Pedro Calabrez (Pesquisador do Laboratório de Neurociências Clínicas da Escola Paulista de Medicina da UNIFESP), pelo NeuroVox no Youtube, fala um pouco sobre a questão do “controle x escolhas”.
Ele menciona a Filosofia Estoica, nas palavras de Epicteto:
“A principal tarefa na vida é simplesmente esta: identificar e separar questões de modo que eu possa dizer claramente para mim mesmo quais são externas, fora do meu controle, e quais têm a ver com as escolhas sobre as quais eu, de fato, tenho controle. Onde, então, devo buscar o bem e o mal? Não em externos incontroláveis, mas dentro de mim mesmo, nas escolhas que são minhas.”
Cada um de nós sente na pele a dificuldade de saber até onde pode ou não interferir no próprio cotidiano. Trata-se de uma questão diária que nos faz gastar bastante tempo e energia. Sofremos os sintomas quando nos deparamos com engarrafamentos a caminho do trabalho; com o aumento dos impostos, com o chuveiro queimado em plena manhã de inverno.
Quando esses problemas vêm à tona, já não temos mais o controle sobre sua origem. Somos obrigados a gerenciar as consequências.

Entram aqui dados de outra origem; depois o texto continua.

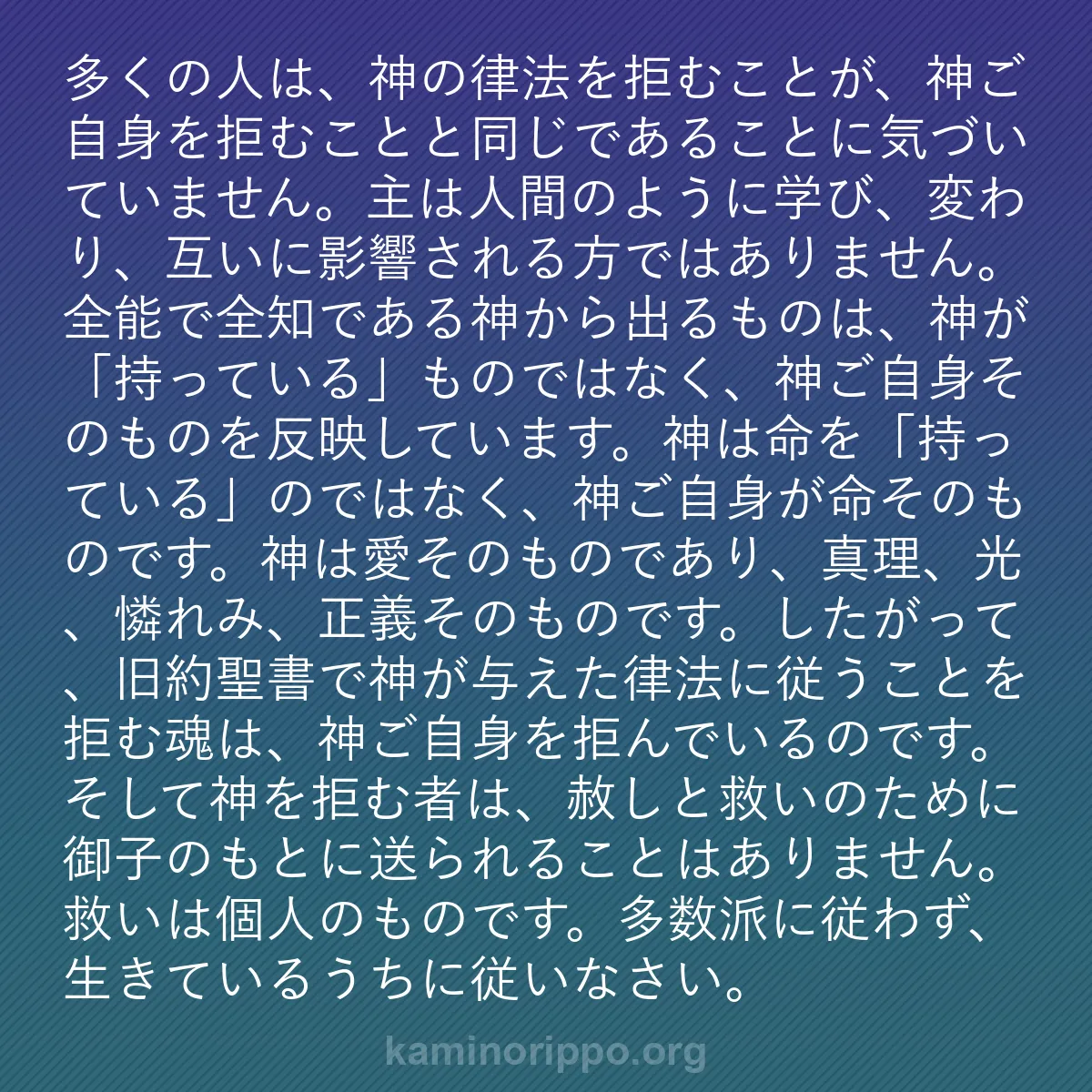 多くの人は、神の律法を拒むことが、神ご自身を拒むことと同じであることに気づいていません。主は人間のように学び、変わり、互いに影響される方ではありません。全能で全知である神から出るものは、神が「持っている」ものではなく、神ご自身そのものを反映しています。神は命を「持っている」のではなく、神ご自身が命そのものです。神は愛そのものであり、真理、光、憐れみ、正義そのものです。したがって、旧約聖書で神が与えた律法に従うことを拒む魂は、神ご自身を拒んでいるのです。そして神を拒む者は、赦しと救いのために御子のもとに送られることはありません。救いは個人のものです。多数派に従わず、生きているうちに従いなさい。

kaminorippo.org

Só que fomos criados (ou melhor, adestrados) a nos martirizar com o sentimento de que fomos responsáveis e que poderíamos ter feito algo para evitar as implicações. Quem sabe não teríamos evitado o engarrafamento se tivéssemos escolhido outro caminho para irmos ao trabalho. Se fôssemos mais ativos como cidadãos, talvez os impostos não teriam aumentado tanto. E se gastássemos um pouco mais numa resistência blindada, o chuveiro teria aguentado durante todo o inverno. Chegamos a um ponto em que já não sabemos o que é pior: sofrer com as consequências ou sofrer com a culpa por não as evitarmos.
Diante desse descompasso, lançamos mão do subterfúgio de procurar culpados: a incompetência do poder público em não resolver os problemas de transporte; a corrupção desenfreada que nos leva a sustentar os políticos por meio dos impostos; a tirania da indústria de bens de consumo que não é capaz de produzir chuveiros vitalícios.

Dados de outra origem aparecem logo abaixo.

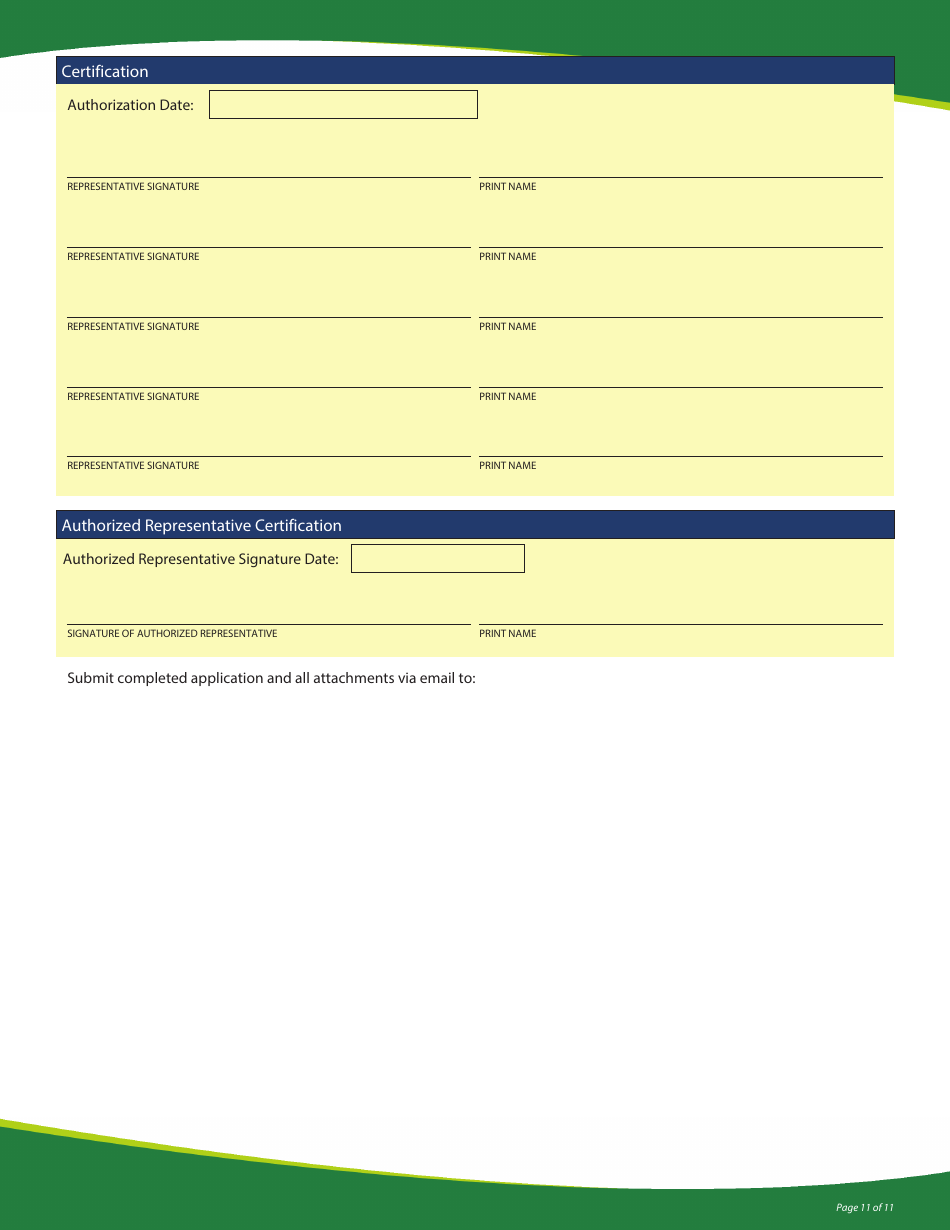 Certification

Authorization Date:

REPRESENTATIVE SIGNATURE

PRINT NAME

REPRESENTATIVE SIGNATURE

PRINT NAME

REPRESENTATIVE SIGNATURE

PRINT NAME

REPRESENTATIVE SIGNATURE

PRINT NAME

REPRESENTATIVE SIGNATURE

PRINT NAME

Authorized Representative Certification

Authorized Representative Signature Date:

SIGNATURE OF AUTHORIZED REPRESENTATIVE

PRINT NAME

Submit completed application and all attachments via email to:

Page 11 of 11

Nessa toada, há motivos de sobra para ficarmos estressados constantemente. Tudo parece estar fora do controle. E grande parte de nós acredita que a culpa é de agentes externos. Há outra parte que, acreditando ser sua própria responsabilidade, vive em constante autocondenação. E, por fim, talvez haja ainda mais um grupo que se ocupa de intensas elucubrações para desenvolver artifícios de controle da vida, como se isso fosse possível….

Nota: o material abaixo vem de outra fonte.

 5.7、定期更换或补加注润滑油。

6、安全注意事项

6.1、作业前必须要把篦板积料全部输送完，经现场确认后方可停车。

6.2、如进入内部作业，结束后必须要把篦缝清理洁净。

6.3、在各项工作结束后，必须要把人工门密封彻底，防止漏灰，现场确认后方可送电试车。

Pedro Calabrez nos recomenda a seguinte reflexão: “O que eu posso fazer de fato para mudar ou para interferir efetivamente no problema que eu vivo? Se a resposta for ‘nada’, devo aprender a me desapegar do problema e focar minha atenção naquilo que realmente sou capaz de mudar ou influenciar.”
Não sei quanto a você, mas me parece muito mais difícil ter discernimento para distinguir meus limites de ação do que para me desapegar do problema sobre o qual já descobri que não tenho controle. Até porque vivemos numa cultura da obrigação ao sucesso. Somos treinados para acreditar que somente aqueles que conseguem controlar o máximo de variáveis (internas e externas) são vencedores. Essa crença, aliás, tem sido o melhor apelo para a comercialização de cursos para “alta performance”. Neles, são ensinados métodos incríveis para diagnosticar problemas e antecipar-se a eles. Ah,que delícia!… Se fosse verdade.
Há uma linha tênue entre ter percebido que não temos controle sobre determinado problema e sermos julgados como acomodados e derrotistas. Por isso, alguns lutam até a morte quando se deparam com problemas sobre os quais não têm qualquer controle (não desistir jamais!). Afinal, como saber se não abrimos mão antes da hora? Como saber se não nos desapegamos sem tentar uma última interferência resoluta? Onde encontrar a resposta? Talvez, Epicteto nos respondesse: “Não em externos incontroláveis, mas dentro de mim mesmo, nas escolhas que são minhas”.
Parece tão simples… Eu não acho! E você? Consegue ter certeza se você realmente não tinha como interferir naquele problema do qual se desapegou?